Written problem a:
Copy the records word for word, from their first line through the line holding "Returning <instances> with", including both. Omit the pictures.

:: Text

Still pregnant, as far as I know. I’ll be 9 weeks on Friday, and will have a totally pointless OB appointment. Here’s your due date! Let’s weigh you! Come back later!

And I’m still struggling. Thank you so much for your kind words. It was so helpful to hear that other people might have the same reaction, despite the suffering involved in getting from 0 to 1. And those of you who commented on the lack of control I might be feeling, how this is the strange other face of not being able to get pregnant…OH YES.

To stop the endless flailing around, I pie charted my feelings. At first every category felt like 100%. But eventually I arrived at a sort of ranking. Go round the pie with me, won’t you?

Screen Shot 2015-03-17 at 12.25.20 PM

The physical stuff: I came down on the 2 is enough side of the fence in large part because of the physical dimension of motherhood. In the past year I have become stronger and healthier, even feeling the vague stirrings of a desire to take better care of myself, to become strong and sort of faintly…FIT. And it’s not like a person can’t be strong and healthy while gestating. It’s that I had a shift in my self identity when I decided not to have more children. I was rediscovering ME. And now ME is gone, and Incubating Milk Bag is back.

I can’t handle 3 kids: Another reason that I opted to stop at 2 was the belief that I am not a good enough parent to have more children. Observe that my most recent posts were about HITTING MY CHILD. It does not make any kind of sense for me to subject another child to my parenting.

Okay, that’s a little dramatic. I know on some level that I am a good parent, that my children are happy and strong, that having some perfect mother of the sort that exists only in myth would not actually be better for them. But these days I am mostly scratching my eyes out or catatonic or mean, and that carries more weight than any supposed good qualities I may possess.

This one is hard to articulate, but I’m sure I’ve given you a sense of what that slice tastes like. Bile, basically.

Logistics: OMG I have to buy a minivan. It might sound silly, but the little things really were part of the reason we decided to quit the baby making. Of course they are trivial, but they can also be overwhelming.

Don’t like change: I just…always have a tough time with anything other than what I planned.

Career takes a hit: On Friday I had a meeting planning out a great study that we’ll start up in the spring, and as we ran wild with all sorts of exciting ideas it didn’t even occur to me that, of course, in spring I will be nursing an infant every two hours. And then it did, and I was all FUCK.

::::
:: Supplied data

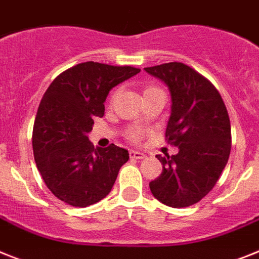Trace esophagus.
Wrapping results in <instances>:
<instances>
[{"mask_svg": "<svg viewBox=\"0 0 259 259\" xmlns=\"http://www.w3.org/2000/svg\"><path fill=\"white\" fill-rule=\"evenodd\" d=\"M130 156H131L132 159H145L147 156L144 155L143 152H139V151H130Z\"/></svg>", "mask_w": 259, "mask_h": 259, "instance_id": "34e87169", "label": "esophagus"}]
</instances>
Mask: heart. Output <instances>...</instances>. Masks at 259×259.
Returning <instances> with one entry per match:
<instances>
[{
    "mask_svg": "<svg viewBox=\"0 0 259 259\" xmlns=\"http://www.w3.org/2000/svg\"><path fill=\"white\" fill-rule=\"evenodd\" d=\"M155 90H160V89H157V87H155V86L145 87V89H144V95H145V94L151 93V91H155ZM115 98H116V93H114V94H112V95H111V102H114ZM143 135H144V134H143V132L140 131V130H138V128H132V130H130V131L127 132V135H125V136H127V139H128V140H130V142L138 143L139 140H140V139L143 138Z\"/></svg>",
    "mask_w": 259,
    "mask_h": 259,
    "instance_id": "b5f03b06",
    "label": "heart"
}]
</instances>
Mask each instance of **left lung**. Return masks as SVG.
Returning a JSON list of instances; mask_svg holds the SVG:
<instances>
[{
  "instance_id": "8db88e82",
  "label": "left lung",
  "mask_w": 259,
  "mask_h": 259,
  "mask_svg": "<svg viewBox=\"0 0 259 259\" xmlns=\"http://www.w3.org/2000/svg\"><path fill=\"white\" fill-rule=\"evenodd\" d=\"M169 87L172 112L165 131L177 155H157L163 172L149 183L159 201L172 208L196 204L214 188L229 160L230 119L214 84L181 62L145 67Z\"/></svg>"
}]
</instances>
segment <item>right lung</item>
I'll list each match as a JSON object with an SVG mask.
<instances>
[{
    "instance_id": "1",
    "label": "right lung",
    "mask_w": 259,
    "mask_h": 259,
    "mask_svg": "<svg viewBox=\"0 0 259 259\" xmlns=\"http://www.w3.org/2000/svg\"><path fill=\"white\" fill-rule=\"evenodd\" d=\"M140 72L132 66L84 62L67 68L46 90L33 127V152L46 187L61 201L84 208L110 193L128 151L95 148L89 140L95 117L104 115L112 87Z\"/></svg>"
}]
</instances>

::::

Written problem b:
In the text about the pie chart of feelings, list the category labels that open paragraphs and are followed by a colon.

Task response a:
Trace esophagus.
Wrapping results in <instances>:
<instances>
[{"mask_svg": "<svg viewBox=\"0 0 259 259\" xmlns=\"http://www.w3.org/2000/svg\"><path fill=\"white\" fill-rule=\"evenodd\" d=\"M130 156H131L132 159H145L147 156L144 155L143 152H139V151H130Z\"/></svg>", "mask_w": 259, "mask_h": 259, "instance_id": "34e87169", "label": "esophagus"}]
</instances>
Mask: heart. Output <instances>...</instances>. Masks at 259×259.
Returning <instances> with one entry per match:

Task response b:
- The physical stuff
- I can't handle 3 kids
- Logistics
- Don't like change
- Career takes a hit